Wednesday, February 14, 2007

The East Could Be Green

When China launched its first satellite in 1970, it broadcast a simple recorded message around the world: "The East is Red." China has changed a great deal since then, becoming more mercantilist than communist. It is now effectively one enormous, dirty factory: consuming vast coal reserves to become the low-cost exporter to the world, and spewing out billions of tons of soot and greenhouse gas in the process. An article in yesterday's Wall Street Journal suggests a very different approach to energy could be in the offing within China. The potential impacts on China of the negative consequences of climate change are apparently gaining the attention of China's more foresighted leaders. If they connect the emissions spawning climate change with outcomes that impede their economic growth, water management, and the other paramount concerns of the state, things could shift quickly.

Because of its rapid growth and reliance on coal, China is on a path to exceed US greenhouse gas emissions within a few years. Although a signatory to Kyoto, it is not bound by emissions reduction targets, and its preferred metrics for comparing emissions--on a per-capita or economic-output basis, rather than in absolute terms--suggest that it doesn't see an obligation to cut its current emissions to make up for our past emissions. Unfortunately, that viewpoint sets up as much of a losing game for the world as the one in which the US and China eventually face off over a shrinking pool of internationally-traded petroleum, to fuel our respective, growing oil-import needs. China seems much likelier to address its emissions if it sees an advantage in doing so, and a large-scale push on renewable energy that drives these technologies rapidly down their cost curves could be just the ticket. The country's Renewable Energy Law, which went into effect last year, represents a modest but important starting point.

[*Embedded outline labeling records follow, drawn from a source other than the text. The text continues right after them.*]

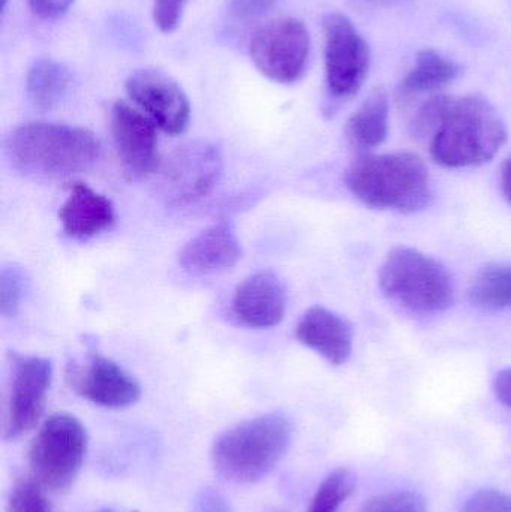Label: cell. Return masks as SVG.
Masks as SVG:
<instances>
[{
	"label": "cell",
	"instance_id": "1",
	"mask_svg": "<svg viewBox=\"0 0 511 512\" xmlns=\"http://www.w3.org/2000/svg\"><path fill=\"white\" fill-rule=\"evenodd\" d=\"M15 170L32 179H66L96 167L101 141L89 129L60 123L32 122L18 126L5 141Z\"/></svg>",
	"mask_w": 511,
	"mask_h": 512
},
{
	"label": "cell",
	"instance_id": "16",
	"mask_svg": "<svg viewBox=\"0 0 511 512\" xmlns=\"http://www.w3.org/2000/svg\"><path fill=\"white\" fill-rule=\"evenodd\" d=\"M297 340L333 366L347 363L353 352V327L326 307L306 310L296 328Z\"/></svg>",
	"mask_w": 511,
	"mask_h": 512
},
{
	"label": "cell",
	"instance_id": "3",
	"mask_svg": "<svg viewBox=\"0 0 511 512\" xmlns=\"http://www.w3.org/2000/svg\"><path fill=\"white\" fill-rule=\"evenodd\" d=\"M507 141L497 108L480 95L450 98L431 137V156L446 168H468L491 162Z\"/></svg>",
	"mask_w": 511,
	"mask_h": 512
},
{
	"label": "cell",
	"instance_id": "24",
	"mask_svg": "<svg viewBox=\"0 0 511 512\" xmlns=\"http://www.w3.org/2000/svg\"><path fill=\"white\" fill-rule=\"evenodd\" d=\"M27 291V277L20 267L8 265L0 273V312L5 318H14L20 312Z\"/></svg>",
	"mask_w": 511,
	"mask_h": 512
},
{
	"label": "cell",
	"instance_id": "17",
	"mask_svg": "<svg viewBox=\"0 0 511 512\" xmlns=\"http://www.w3.org/2000/svg\"><path fill=\"white\" fill-rule=\"evenodd\" d=\"M59 219L69 237L89 240L113 227L116 212L105 195L83 183H75L60 207Z\"/></svg>",
	"mask_w": 511,
	"mask_h": 512
},
{
	"label": "cell",
	"instance_id": "31",
	"mask_svg": "<svg viewBox=\"0 0 511 512\" xmlns=\"http://www.w3.org/2000/svg\"><path fill=\"white\" fill-rule=\"evenodd\" d=\"M278 0H231L230 14L237 20H255L266 14Z\"/></svg>",
	"mask_w": 511,
	"mask_h": 512
},
{
	"label": "cell",
	"instance_id": "11",
	"mask_svg": "<svg viewBox=\"0 0 511 512\" xmlns=\"http://www.w3.org/2000/svg\"><path fill=\"white\" fill-rule=\"evenodd\" d=\"M126 93L162 131L183 134L191 122V105L182 87L158 69H137L126 80Z\"/></svg>",
	"mask_w": 511,
	"mask_h": 512
},
{
	"label": "cell",
	"instance_id": "10",
	"mask_svg": "<svg viewBox=\"0 0 511 512\" xmlns=\"http://www.w3.org/2000/svg\"><path fill=\"white\" fill-rule=\"evenodd\" d=\"M222 171L221 152L213 144L197 141L179 147L165 165L168 198L176 206L197 203L215 191Z\"/></svg>",
	"mask_w": 511,
	"mask_h": 512
},
{
	"label": "cell",
	"instance_id": "23",
	"mask_svg": "<svg viewBox=\"0 0 511 512\" xmlns=\"http://www.w3.org/2000/svg\"><path fill=\"white\" fill-rule=\"evenodd\" d=\"M48 490L35 478H20L9 493L8 512H53Z\"/></svg>",
	"mask_w": 511,
	"mask_h": 512
},
{
	"label": "cell",
	"instance_id": "7",
	"mask_svg": "<svg viewBox=\"0 0 511 512\" xmlns=\"http://www.w3.org/2000/svg\"><path fill=\"white\" fill-rule=\"evenodd\" d=\"M327 92L338 102L353 98L371 68V48L350 18L330 12L323 20Z\"/></svg>",
	"mask_w": 511,
	"mask_h": 512
},
{
	"label": "cell",
	"instance_id": "30",
	"mask_svg": "<svg viewBox=\"0 0 511 512\" xmlns=\"http://www.w3.org/2000/svg\"><path fill=\"white\" fill-rule=\"evenodd\" d=\"M75 0H27L30 11L41 20H59L68 14Z\"/></svg>",
	"mask_w": 511,
	"mask_h": 512
},
{
	"label": "cell",
	"instance_id": "18",
	"mask_svg": "<svg viewBox=\"0 0 511 512\" xmlns=\"http://www.w3.org/2000/svg\"><path fill=\"white\" fill-rule=\"evenodd\" d=\"M461 74V66L455 60L435 50H422L416 62L398 86L401 101L428 93L440 92L452 84Z\"/></svg>",
	"mask_w": 511,
	"mask_h": 512
},
{
	"label": "cell",
	"instance_id": "12",
	"mask_svg": "<svg viewBox=\"0 0 511 512\" xmlns=\"http://www.w3.org/2000/svg\"><path fill=\"white\" fill-rule=\"evenodd\" d=\"M158 126L140 108L117 101L111 108V134L123 171L132 180L144 179L159 165Z\"/></svg>",
	"mask_w": 511,
	"mask_h": 512
},
{
	"label": "cell",
	"instance_id": "5",
	"mask_svg": "<svg viewBox=\"0 0 511 512\" xmlns=\"http://www.w3.org/2000/svg\"><path fill=\"white\" fill-rule=\"evenodd\" d=\"M381 291L393 303L419 315L446 312L455 301V280L437 259L411 248H396L381 264Z\"/></svg>",
	"mask_w": 511,
	"mask_h": 512
},
{
	"label": "cell",
	"instance_id": "28",
	"mask_svg": "<svg viewBox=\"0 0 511 512\" xmlns=\"http://www.w3.org/2000/svg\"><path fill=\"white\" fill-rule=\"evenodd\" d=\"M188 0H153V21L159 30L171 33L179 27Z\"/></svg>",
	"mask_w": 511,
	"mask_h": 512
},
{
	"label": "cell",
	"instance_id": "4",
	"mask_svg": "<svg viewBox=\"0 0 511 512\" xmlns=\"http://www.w3.org/2000/svg\"><path fill=\"white\" fill-rule=\"evenodd\" d=\"M293 433V421L282 412L243 421L216 439L210 453L213 468L230 483H258L284 459Z\"/></svg>",
	"mask_w": 511,
	"mask_h": 512
},
{
	"label": "cell",
	"instance_id": "15",
	"mask_svg": "<svg viewBox=\"0 0 511 512\" xmlns=\"http://www.w3.org/2000/svg\"><path fill=\"white\" fill-rule=\"evenodd\" d=\"M242 258V246L231 222H219L189 240L180 252L183 270L210 276L230 270Z\"/></svg>",
	"mask_w": 511,
	"mask_h": 512
},
{
	"label": "cell",
	"instance_id": "29",
	"mask_svg": "<svg viewBox=\"0 0 511 512\" xmlns=\"http://www.w3.org/2000/svg\"><path fill=\"white\" fill-rule=\"evenodd\" d=\"M191 512H234L230 502L212 487L200 490L192 499Z\"/></svg>",
	"mask_w": 511,
	"mask_h": 512
},
{
	"label": "cell",
	"instance_id": "20",
	"mask_svg": "<svg viewBox=\"0 0 511 512\" xmlns=\"http://www.w3.org/2000/svg\"><path fill=\"white\" fill-rule=\"evenodd\" d=\"M71 81V72L63 63L53 59L36 60L27 71V96L38 110H51L63 101Z\"/></svg>",
	"mask_w": 511,
	"mask_h": 512
},
{
	"label": "cell",
	"instance_id": "19",
	"mask_svg": "<svg viewBox=\"0 0 511 512\" xmlns=\"http://www.w3.org/2000/svg\"><path fill=\"white\" fill-rule=\"evenodd\" d=\"M389 95L383 87L372 90L371 95L348 120L345 135L351 146L362 152L380 147L389 135Z\"/></svg>",
	"mask_w": 511,
	"mask_h": 512
},
{
	"label": "cell",
	"instance_id": "13",
	"mask_svg": "<svg viewBox=\"0 0 511 512\" xmlns=\"http://www.w3.org/2000/svg\"><path fill=\"white\" fill-rule=\"evenodd\" d=\"M68 381L78 396L101 408H129L141 397L140 384L104 355H90L86 364L72 367Z\"/></svg>",
	"mask_w": 511,
	"mask_h": 512
},
{
	"label": "cell",
	"instance_id": "35",
	"mask_svg": "<svg viewBox=\"0 0 511 512\" xmlns=\"http://www.w3.org/2000/svg\"><path fill=\"white\" fill-rule=\"evenodd\" d=\"M6 5H8V0H2V12H5Z\"/></svg>",
	"mask_w": 511,
	"mask_h": 512
},
{
	"label": "cell",
	"instance_id": "21",
	"mask_svg": "<svg viewBox=\"0 0 511 512\" xmlns=\"http://www.w3.org/2000/svg\"><path fill=\"white\" fill-rule=\"evenodd\" d=\"M470 301L474 307L489 312L511 307V264L486 267L470 288Z\"/></svg>",
	"mask_w": 511,
	"mask_h": 512
},
{
	"label": "cell",
	"instance_id": "14",
	"mask_svg": "<svg viewBox=\"0 0 511 512\" xmlns=\"http://www.w3.org/2000/svg\"><path fill=\"white\" fill-rule=\"evenodd\" d=\"M231 307L234 318L245 327H276L284 319L287 291L273 271H258L237 285Z\"/></svg>",
	"mask_w": 511,
	"mask_h": 512
},
{
	"label": "cell",
	"instance_id": "33",
	"mask_svg": "<svg viewBox=\"0 0 511 512\" xmlns=\"http://www.w3.org/2000/svg\"><path fill=\"white\" fill-rule=\"evenodd\" d=\"M501 188H503L504 197L511 204V158L507 159L501 168Z\"/></svg>",
	"mask_w": 511,
	"mask_h": 512
},
{
	"label": "cell",
	"instance_id": "27",
	"mask_svg": "<svg viewBox=\"0 0 511 512\" xmlns=\"http://www.w3.org/2000/svg\"><path fill=\"white\" fill-rule=\"evenodd\" d=\"M461 512H511V493L483 489L465 501Z\"/></svg>",
	"mask_w": 511,
	"mask_h": 512
},
{
	"label": "cell",
	"instance_id": "34",
	"mask_svg": "<svg viewBox=\"0 0 511 512\" xmlns=\"http://www.w3.org/2000/svg\"><path fill=\"white\" fill-rule=\"evenodd\" d=\"M375 2L393 3V2H402V0H375Z\"/></svg>",
	"mask_w": 511,
	"mask_h": 512
},
{
	"label": "cell",
	"instance_id": "36",
	"mask_svg": "<svg viewBox=\"0 0 511 512\" xmlns=\"http://www.w3.org/2000/svg\"><path fill=\"white\" fill-rule=\"evenodd\" d=\"M95 512H116V511L108 510V508H104V510H99V511H95Z\"/></svg>",
	"mask_w": 511,
	"mask_h": 512
},
{
	"label": "cell",
	"instance_id": "8",
	"mask_svg": "<svg viewBox=\"0 0 511 512\" xmlns=\"http://www.w3.org/2000/svg\"><path fill=\"white\" fill-rule=\"evenodd\" d=\"M311 38L303 21L293 17L276 18L258 27L249 42L255 68L281 84L296 83L308 66Z\"/></svg>",
	"mask_w": 511,
	"mask_h": 512
},
{
	"label": "cell",
	"instance_id": "6",
	"mask_svg": "<svg viewBox=\"0 0 511 512\" xmlns=\"http://www.w3.org/2000/svg\"><path fill=\"white\" fill-rule=\"evenodd\" d=\"M86 427L74 415L54 414L44 421L30 444V475L48 492H63L77 480L86 459Z\"/></svg>",
	"mask_w": 511,
	"mask_h": 512
},
{
	"label": "cell",
	"instance_id": "26",
	"mask_svg": "<svg viewBox=\"0 0 511 512\" xmlns=\"http://www.w3.org/2000/svg\"><path fill=\"white\" fill-rule=\"evenodd\" d=\"M450 98L452 96H432L417 110L416 116L411 122V132H413L414 137L431 140L435 129L440 125L441 117H443L444 111L449 105Z\"/></svg>",
	"mask_w": 511,
	"mask_h": 512
},
{
	"label": "cell",
	"instance_id": "22",
	"mask_svg": "<svg viewBox=\"0 0 511 512\" xmlns=\"http://www.w3.org/2000/svg\"><path fill=\"white\" fill-rule=\"evenodd\" d=\"M356 486V475L350 469H335L318 487L308 512H338L345 501L356 492Z\"/></svg>",
	"mask_w": 511,
	"mask_h": 512
},
{
	"label": "cell",
	"instance_id": "32",
	"mask_svg": "<svg viewBox=\"0 0 511 512\" xmlns=\"http://www.w3.org/2000/svg\"><path fill=\"white\" fill-rule=\"evenodd\" d=\"M494 391L497 399L511 409V367L501 370L494 379Z\"/></svg>",
	"mask_w": 511,
	"mask_h": 512
},
{
	"label": "cell",
	"instance_id": "2",
	"mask_svg": "<svg viewBox=\"0 0 511 512\" xmlns=\"http://www.w3.org/2000/svg\"><path fill=\"white\" fill-rule=\"evenodd\" d=\"M345 185L357 200L375 210L417 213L434 201L428 167L414 153H365L345 171Z\"/></svg>",
	"mask_w": 511,
	"mask_h": 512
},
{
	"label": "cell",
	"instance_id": "9",
	"mask_svg": "<svg viewBox=\"0 0 511 512\" xmlns=\"http://www.w3.org/2000/svg\"><path fill=\"white\" fill-rule=\"evenodd\" d=\"M53 382V364L42 357H15L3 421V439L15 441L41 420Z\"/></svg>",
	"mask_w": 511,
	"mask_h": 512
},
{
	"label": "cell",
	"instance_id": "25",
	"mask_svg": "<svg viewBox=\"0 0 511 512\" xmlns=\"http://www.w3.org/2000/svg\"><path fill=\"white\" fill-rule=\"evenodd\" d=\"M362 512H428V504L420 493L399 490L374 496L363 505Z\"/></svg>",
	"mask_w": 511,
	"mask_h": 512
}]
</instances>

It's worth recalling how post-war Japan absorbed the teachings of manufacturing-excellence gurus such as W. Edwards Deming, and turned them into the means of beating American industry on its home turf. Any number of experts and pundits are making the case now for renewable energy as a strategic, rather than merely tactical response to problems of energy security and climate change. While hardly ignored here, these ideas mesh well with two key Chinese advantages in implementing them faster: extensive state intervention in the economy, facilitating a much quicker re-prioritization of national effort, and a rapidly growing infrastructure network, into which renewable energy could be deployed without having to compete with incumbent suppliers or old, fully-amortized facilities. It's hard enough to compete with China's low labor costs, though we can rationalize that they will eventually have to rise. What if they also had renewable energy technology that gave them both lower emissions and lower energy costs, and a head-start in deploying it?

I find the comparison of China's rise with Germany's a century ago fascinating: two large, vigorous countries, each having emerged from a period of internal consolidation, and each challenging the established leader of a globalized world. We know how Germany's competition with Great Britain ended; China's challenge to us needn't to turn out the same way, particularly if the basis of competition turned toward an inherently stabilizing field without a winner/loser dynamic: greener energy.